# pro chem tri test 400



## watson100 (Aug 13, 2011)

Just wondering when this blend starts to kick in and what experiences you have had with it ? 

Cheers watson100


----------



## maverick1888 (Feb 9, 2011)

I used it and never found it any good felt nout from it.


----------



## ausbuilt (Nov 22, 2010)

takes about 2 weeks... all very long esters- enanthate, cypionate and decanoate... I add some prop at the front end.


----------



## watson100 (Aug 13, 2011)

strength gains start kicking in week 2 then mate or expect them a bit later ?


----------



## Rick89 (Feb 27, 2009)

Used many times great product kicked in well around 3-4 weeks mark, by week 6-7 was very good


----------



## Sk1nny (Jun 5, 2010)

My 3rd week n hasn't kicked in yet. How thick is the oil? Almost like gel!


----------



## DrRinse (Mar 30, 2008)

Seems to be working good. I'm doing 250 every 3rd day.


----------



## watson100 (Aug 13, 2011)

I know lads in my gym have gained well from the product but i have seen some mix reviews on it on forums


----------



## Fatstuff (Mar 2, 2010)

ill let u know in few weeks


----------



## watson100 (Aug 13, 2011)

Cheers pal much appreciated


----------



## watson100 (Aug 13, 2011)

Started using the tri test hopefully is a good blend and trust worthy lab


----------



## solidcecil (Mar 8, 2012)

Only test I use for cycles, apart from their test 300 for crusing.

It's good stuff, never had a problem and works very well.


----------



## watson100 (Aug 13, 2011)

When did you find it kicked in mate ?


----------



## Clubber Lang (Nov 4, 2009)

Rick89 said:


> Used many times great product kicked in well around 3-4 weeks mark, by week 6-7 was very good


ditto.

about week 6/7 everything just gets lighter 

smooth med, zero PIP


----------



## Soul keeper (Jul 7, 2010)

Used it for a while now. VERY thick to inject compared to other tests I have used!

But works well lol.


----------



## watson100 (Aug 13, 2011)

◆ PARTS OF THE EXERCISE:
**1.** Decide whether each statement agrees with the thread, answering yes or no and quoting the words that settle it: (a) ausbuilt names enanthate, cypionate and decanoate as the esters in the blend; (b) DrRinse takes 250 every 2nd day; (c) Soul keeper found the oil thin to inject.
**2.** Please list every poster in the thread other than watson100 who mentions a specific number of weeks.
**3.** Rewrite the thread's paragraph beginning "takes about 2 weeks" as a short list that keeps its main facts.
The rows were gathered from a separate source.

Recorded data:
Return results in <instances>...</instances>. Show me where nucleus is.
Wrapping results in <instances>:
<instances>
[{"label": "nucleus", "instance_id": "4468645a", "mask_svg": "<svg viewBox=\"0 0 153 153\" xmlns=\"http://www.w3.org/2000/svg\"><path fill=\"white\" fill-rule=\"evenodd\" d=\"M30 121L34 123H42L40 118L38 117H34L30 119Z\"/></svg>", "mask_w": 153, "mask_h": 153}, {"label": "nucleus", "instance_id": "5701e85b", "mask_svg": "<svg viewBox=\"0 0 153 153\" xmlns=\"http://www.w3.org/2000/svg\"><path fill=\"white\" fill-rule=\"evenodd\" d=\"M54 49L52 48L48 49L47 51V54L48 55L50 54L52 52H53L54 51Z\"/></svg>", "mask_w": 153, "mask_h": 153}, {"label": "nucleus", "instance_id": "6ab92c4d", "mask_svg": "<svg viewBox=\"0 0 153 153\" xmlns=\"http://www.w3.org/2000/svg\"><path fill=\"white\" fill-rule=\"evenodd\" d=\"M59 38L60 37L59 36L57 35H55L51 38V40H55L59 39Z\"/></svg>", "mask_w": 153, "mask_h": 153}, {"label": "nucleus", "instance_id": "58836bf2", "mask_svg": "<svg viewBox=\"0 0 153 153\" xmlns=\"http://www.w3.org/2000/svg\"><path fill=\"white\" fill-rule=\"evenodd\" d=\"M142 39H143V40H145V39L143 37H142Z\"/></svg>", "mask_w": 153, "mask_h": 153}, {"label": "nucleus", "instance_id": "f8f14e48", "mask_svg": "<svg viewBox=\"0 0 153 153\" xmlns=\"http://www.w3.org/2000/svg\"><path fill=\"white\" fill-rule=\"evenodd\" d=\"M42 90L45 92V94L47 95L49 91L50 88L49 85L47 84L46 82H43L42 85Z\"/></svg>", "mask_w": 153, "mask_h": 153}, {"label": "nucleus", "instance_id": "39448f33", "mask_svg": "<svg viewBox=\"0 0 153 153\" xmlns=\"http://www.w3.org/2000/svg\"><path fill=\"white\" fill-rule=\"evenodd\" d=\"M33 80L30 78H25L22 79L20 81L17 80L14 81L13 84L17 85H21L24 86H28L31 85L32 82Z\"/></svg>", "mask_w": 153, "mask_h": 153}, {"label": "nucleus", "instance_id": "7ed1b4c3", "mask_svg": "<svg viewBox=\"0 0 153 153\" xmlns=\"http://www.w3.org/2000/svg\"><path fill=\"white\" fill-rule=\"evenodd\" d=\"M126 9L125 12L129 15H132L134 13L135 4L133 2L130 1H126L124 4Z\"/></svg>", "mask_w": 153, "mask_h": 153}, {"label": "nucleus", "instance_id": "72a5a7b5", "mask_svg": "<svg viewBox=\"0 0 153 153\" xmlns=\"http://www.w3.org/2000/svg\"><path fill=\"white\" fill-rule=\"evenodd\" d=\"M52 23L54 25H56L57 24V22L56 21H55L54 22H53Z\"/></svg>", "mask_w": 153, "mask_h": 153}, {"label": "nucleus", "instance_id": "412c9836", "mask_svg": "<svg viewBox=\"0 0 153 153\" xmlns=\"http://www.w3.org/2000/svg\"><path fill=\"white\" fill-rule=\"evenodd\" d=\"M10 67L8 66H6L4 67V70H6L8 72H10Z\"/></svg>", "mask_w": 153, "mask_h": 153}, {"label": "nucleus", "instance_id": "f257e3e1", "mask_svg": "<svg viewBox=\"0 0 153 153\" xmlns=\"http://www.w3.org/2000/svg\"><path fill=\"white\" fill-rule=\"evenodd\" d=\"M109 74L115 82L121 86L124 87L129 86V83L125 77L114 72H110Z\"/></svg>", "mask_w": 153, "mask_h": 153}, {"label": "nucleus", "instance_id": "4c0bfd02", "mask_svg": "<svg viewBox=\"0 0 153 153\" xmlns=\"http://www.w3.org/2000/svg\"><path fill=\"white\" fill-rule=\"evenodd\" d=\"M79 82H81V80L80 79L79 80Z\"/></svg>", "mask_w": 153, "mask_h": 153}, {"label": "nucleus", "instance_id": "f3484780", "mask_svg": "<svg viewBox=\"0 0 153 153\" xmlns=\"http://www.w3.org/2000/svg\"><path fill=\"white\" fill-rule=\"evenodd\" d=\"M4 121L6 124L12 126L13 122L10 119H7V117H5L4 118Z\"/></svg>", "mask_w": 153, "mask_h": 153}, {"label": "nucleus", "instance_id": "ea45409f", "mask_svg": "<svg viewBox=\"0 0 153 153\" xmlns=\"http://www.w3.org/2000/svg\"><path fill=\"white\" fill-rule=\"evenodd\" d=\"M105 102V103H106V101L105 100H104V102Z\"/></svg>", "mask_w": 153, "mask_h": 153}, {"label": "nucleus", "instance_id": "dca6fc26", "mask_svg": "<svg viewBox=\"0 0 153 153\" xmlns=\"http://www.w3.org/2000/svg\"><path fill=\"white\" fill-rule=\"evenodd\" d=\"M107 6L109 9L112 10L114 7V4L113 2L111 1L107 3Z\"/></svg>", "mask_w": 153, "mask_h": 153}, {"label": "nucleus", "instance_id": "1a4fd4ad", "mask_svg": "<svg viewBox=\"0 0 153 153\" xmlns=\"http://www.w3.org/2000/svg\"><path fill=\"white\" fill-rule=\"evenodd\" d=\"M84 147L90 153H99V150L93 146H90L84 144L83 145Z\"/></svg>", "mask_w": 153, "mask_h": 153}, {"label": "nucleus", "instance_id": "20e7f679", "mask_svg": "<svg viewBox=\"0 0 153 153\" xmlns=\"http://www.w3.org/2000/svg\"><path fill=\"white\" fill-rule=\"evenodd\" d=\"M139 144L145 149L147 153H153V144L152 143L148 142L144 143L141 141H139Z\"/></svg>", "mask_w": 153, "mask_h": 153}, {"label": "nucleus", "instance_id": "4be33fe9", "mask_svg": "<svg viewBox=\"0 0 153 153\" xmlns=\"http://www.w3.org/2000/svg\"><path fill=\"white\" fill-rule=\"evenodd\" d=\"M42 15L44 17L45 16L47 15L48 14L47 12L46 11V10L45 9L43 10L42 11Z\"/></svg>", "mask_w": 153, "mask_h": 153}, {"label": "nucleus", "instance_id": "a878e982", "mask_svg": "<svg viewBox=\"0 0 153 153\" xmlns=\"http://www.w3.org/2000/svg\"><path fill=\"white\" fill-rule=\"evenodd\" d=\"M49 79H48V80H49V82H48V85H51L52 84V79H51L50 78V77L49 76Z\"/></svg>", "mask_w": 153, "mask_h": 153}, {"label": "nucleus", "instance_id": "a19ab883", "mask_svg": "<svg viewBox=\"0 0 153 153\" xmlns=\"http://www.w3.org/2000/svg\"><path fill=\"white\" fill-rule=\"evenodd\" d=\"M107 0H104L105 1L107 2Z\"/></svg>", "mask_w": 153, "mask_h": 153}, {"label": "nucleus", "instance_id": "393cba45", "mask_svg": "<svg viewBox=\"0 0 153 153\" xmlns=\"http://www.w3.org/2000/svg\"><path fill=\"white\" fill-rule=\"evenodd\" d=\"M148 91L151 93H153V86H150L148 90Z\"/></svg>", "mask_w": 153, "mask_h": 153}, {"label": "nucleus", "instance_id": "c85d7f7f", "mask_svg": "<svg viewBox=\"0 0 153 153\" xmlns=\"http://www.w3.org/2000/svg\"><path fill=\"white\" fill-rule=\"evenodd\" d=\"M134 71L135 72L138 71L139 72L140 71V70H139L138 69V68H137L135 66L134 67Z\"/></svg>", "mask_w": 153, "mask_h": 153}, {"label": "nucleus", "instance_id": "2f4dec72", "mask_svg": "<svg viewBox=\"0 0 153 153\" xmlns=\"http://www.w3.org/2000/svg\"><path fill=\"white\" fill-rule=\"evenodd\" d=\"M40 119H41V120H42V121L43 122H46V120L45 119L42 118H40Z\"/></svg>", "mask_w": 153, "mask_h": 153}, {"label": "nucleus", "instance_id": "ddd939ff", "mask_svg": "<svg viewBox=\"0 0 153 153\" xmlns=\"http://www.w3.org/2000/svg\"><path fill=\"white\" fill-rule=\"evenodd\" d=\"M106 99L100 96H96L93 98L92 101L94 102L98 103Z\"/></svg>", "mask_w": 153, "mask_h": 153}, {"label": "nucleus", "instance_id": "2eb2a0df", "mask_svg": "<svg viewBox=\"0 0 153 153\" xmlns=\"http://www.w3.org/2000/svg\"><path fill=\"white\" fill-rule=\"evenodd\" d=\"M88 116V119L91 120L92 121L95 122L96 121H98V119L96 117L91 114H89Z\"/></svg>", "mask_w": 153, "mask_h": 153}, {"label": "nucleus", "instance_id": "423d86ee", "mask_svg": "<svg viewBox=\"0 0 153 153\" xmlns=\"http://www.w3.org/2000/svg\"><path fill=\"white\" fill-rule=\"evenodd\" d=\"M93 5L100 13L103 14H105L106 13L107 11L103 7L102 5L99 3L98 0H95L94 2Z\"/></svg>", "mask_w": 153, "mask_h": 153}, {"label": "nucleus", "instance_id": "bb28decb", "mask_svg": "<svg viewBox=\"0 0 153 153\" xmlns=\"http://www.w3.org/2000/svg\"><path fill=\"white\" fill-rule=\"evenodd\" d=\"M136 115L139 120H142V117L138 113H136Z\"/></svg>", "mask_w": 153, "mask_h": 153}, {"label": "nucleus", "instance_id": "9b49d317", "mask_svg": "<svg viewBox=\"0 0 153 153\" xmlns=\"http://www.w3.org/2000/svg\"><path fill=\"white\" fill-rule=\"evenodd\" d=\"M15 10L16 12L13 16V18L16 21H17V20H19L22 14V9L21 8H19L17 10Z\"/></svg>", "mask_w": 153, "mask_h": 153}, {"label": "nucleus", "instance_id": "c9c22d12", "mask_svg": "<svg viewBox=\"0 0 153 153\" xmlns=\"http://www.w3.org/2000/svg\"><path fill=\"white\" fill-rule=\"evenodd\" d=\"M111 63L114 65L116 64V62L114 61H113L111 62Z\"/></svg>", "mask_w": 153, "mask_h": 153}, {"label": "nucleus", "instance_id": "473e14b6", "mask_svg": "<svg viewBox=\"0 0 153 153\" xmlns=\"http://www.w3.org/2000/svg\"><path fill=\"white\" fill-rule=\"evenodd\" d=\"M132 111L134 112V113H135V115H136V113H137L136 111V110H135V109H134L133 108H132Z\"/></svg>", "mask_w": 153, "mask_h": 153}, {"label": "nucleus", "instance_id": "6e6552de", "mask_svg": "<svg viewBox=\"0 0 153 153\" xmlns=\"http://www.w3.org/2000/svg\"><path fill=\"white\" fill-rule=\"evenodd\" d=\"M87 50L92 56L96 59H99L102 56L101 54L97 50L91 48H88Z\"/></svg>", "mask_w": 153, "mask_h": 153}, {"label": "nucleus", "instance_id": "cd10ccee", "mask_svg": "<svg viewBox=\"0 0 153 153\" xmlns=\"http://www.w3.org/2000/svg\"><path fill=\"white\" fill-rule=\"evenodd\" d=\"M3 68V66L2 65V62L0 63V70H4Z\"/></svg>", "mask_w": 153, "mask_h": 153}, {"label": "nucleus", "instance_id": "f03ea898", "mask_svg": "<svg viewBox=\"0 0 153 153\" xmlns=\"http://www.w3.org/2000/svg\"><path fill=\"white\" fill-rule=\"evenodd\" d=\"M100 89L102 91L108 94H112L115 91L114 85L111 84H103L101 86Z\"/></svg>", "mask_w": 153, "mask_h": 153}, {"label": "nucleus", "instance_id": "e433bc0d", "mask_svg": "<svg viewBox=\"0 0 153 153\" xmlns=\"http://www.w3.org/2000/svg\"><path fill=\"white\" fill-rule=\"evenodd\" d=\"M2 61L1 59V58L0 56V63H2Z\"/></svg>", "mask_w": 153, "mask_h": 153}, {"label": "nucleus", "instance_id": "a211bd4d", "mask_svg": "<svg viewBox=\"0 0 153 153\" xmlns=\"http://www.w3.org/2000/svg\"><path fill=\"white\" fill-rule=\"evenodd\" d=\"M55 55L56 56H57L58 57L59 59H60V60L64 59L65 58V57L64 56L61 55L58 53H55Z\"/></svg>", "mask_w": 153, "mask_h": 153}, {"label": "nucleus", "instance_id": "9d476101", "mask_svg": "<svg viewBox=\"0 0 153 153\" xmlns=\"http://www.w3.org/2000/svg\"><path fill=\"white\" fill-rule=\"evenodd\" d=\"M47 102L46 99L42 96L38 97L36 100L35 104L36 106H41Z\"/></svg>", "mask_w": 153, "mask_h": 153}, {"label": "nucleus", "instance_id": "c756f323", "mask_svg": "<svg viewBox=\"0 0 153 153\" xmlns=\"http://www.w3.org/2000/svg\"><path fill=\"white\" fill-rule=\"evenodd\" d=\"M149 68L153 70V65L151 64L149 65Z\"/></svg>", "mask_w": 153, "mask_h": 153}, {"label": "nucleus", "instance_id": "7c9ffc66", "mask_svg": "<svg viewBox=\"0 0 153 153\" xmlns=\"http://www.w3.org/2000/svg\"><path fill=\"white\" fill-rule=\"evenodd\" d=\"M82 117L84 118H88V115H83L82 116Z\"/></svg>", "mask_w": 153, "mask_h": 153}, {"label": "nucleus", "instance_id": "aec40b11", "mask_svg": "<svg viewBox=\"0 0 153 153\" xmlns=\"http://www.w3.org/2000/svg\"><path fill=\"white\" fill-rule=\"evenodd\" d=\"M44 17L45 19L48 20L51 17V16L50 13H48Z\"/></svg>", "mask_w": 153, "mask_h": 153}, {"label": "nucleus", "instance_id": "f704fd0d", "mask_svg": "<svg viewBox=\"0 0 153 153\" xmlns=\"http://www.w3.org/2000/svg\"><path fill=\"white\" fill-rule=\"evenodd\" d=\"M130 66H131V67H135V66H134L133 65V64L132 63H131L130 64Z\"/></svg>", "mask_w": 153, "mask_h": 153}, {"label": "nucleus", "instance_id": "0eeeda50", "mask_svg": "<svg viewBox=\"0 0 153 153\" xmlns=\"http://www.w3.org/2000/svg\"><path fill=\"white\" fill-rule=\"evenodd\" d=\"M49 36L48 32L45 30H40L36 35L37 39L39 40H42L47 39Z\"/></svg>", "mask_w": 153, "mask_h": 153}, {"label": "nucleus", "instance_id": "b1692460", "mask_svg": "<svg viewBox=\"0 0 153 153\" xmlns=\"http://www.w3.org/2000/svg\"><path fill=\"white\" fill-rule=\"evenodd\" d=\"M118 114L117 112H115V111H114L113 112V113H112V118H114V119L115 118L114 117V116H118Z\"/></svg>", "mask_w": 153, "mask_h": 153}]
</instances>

◆ EXERCISE ANSWERS:
**1.**
(a) Yes: "all very long esters- enanthate, cypionate and decanoate"
(b) No: "I'm doing 250 every 3rd day."
(c) No: "VERY thick to inject compared to other tests I have used!"

**2.** ausbuilt, Rick89, Sk1nny, Clubber Lang

**3.**
- Takes about 2 weeks to kick in
- Contains only very long esters: enanthate, cypionate and decanoate
- The poster adds some prop at the front end